● **OBJECTIVE**
Do these statements agree with the migration-flows code? 1. Files are downloaded into the current directory. 2. A link whose text contains a year range is downloaded. 3. A year whose file already exists with the .xls extension is downloaded again. Answer yes or no for each, quoting the deciding words of the code.
══ PAGE
In [7]:
import requests
from bs4 import BeautifulSoup
import os
import re
from urllib.parse import urljoin
import pandas as pd
import glob


In [8]:

def download_migration_flows():
   
    # Use current directory for downloads
    output_dir = "."

    # Census.gov URL
    url = "https://www.census.gov/data/tables/time-series/demo/geographic-mobility/state-to-state-migration.html"

    # Get the webpage content
    response = requests.get(url)
    if response.status_code != 200:
        print(f"Failed to access the webpage. Status code: {response.status_code}")
        return

    # Parse HTML
    soup = BeautifulSoup(response.text, 'html.parser')

    # Find all links that match our pattern - updated to handle extra spaces
    pattern = r"State-to-State Migration Flows:\s*20(0[5-9]|1[0-9]|2[0-3])"
    
    # Keep track of downloaded files
    downloaded = 0
    skipped = 0

    # Find all links
    for link in soup.find_all('a'):
        text = link.get_text().strip()
        # Skip if the text contains a year range
        if '-' in text and re.search(r'20\d{2}\s*-\s*20\d{2}', text):
            continue
        if re.search(pattern, text):
            # Extract the year using regex - updated to handle extra spaces
            year_match = re.search(r'20(0[5-9]|1[0-9]|2[0-3])', text)
            year = year_match.group(0) if year_match else None
            
            if year:
                # Get the href attribute
                href = link.get('href')
                if href:
                    # Construct full URL
                    file_url = urljoin("https://www.census.gov", href)
                    
                    # Check both possible extensions
                    xlsx_path = os.path.join(output_dir, f"migration_flows_{year}.xlsx")
                    xls_path = os.path.join(output_dir, f"migration_flows_{year}.xls")
                    
                    # Skip if either file exists
                    if os.path.exists(xlsx_path) or os.path.exists(xls_path):
                        print(f"File for year {year} already exists, skipping...")
                        skipped += 1
                        continue
                    
                    try:
                        # Download the file with updated headers
                        headers = {
                            'User-Agent': 'Mozilla/5.0 (Windows NT 10.0; Win64; x64) AppleWebKit/537.36 (KHTML, like Gecko) Chrome/91.0.4472.124 Safari/537.36',
                            'Accept': 'application/vnd.openxmlformats-officedocument.spreadsheetml.sheet, application/vnd.ms-excel'
                        }
                        print(f"Downloading file for year {year}...")
════
══ DATA EXCERPT
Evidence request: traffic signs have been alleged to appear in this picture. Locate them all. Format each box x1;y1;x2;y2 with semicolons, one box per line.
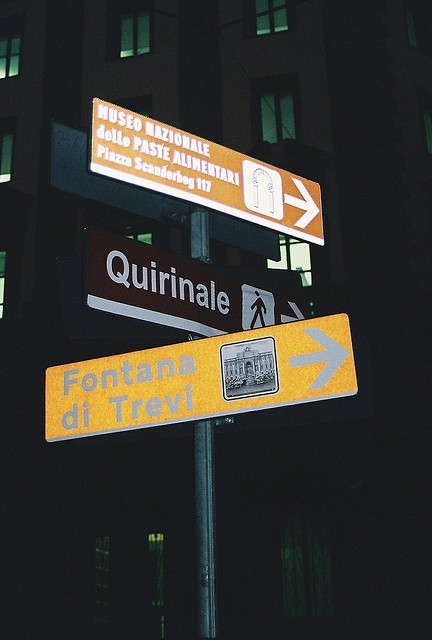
════
● **THE RESULT**
1. Yes: "# Use current directory for downloads"
2. No: "# Skip if the text contains a year range"
3. No: "# Skip if either file exists"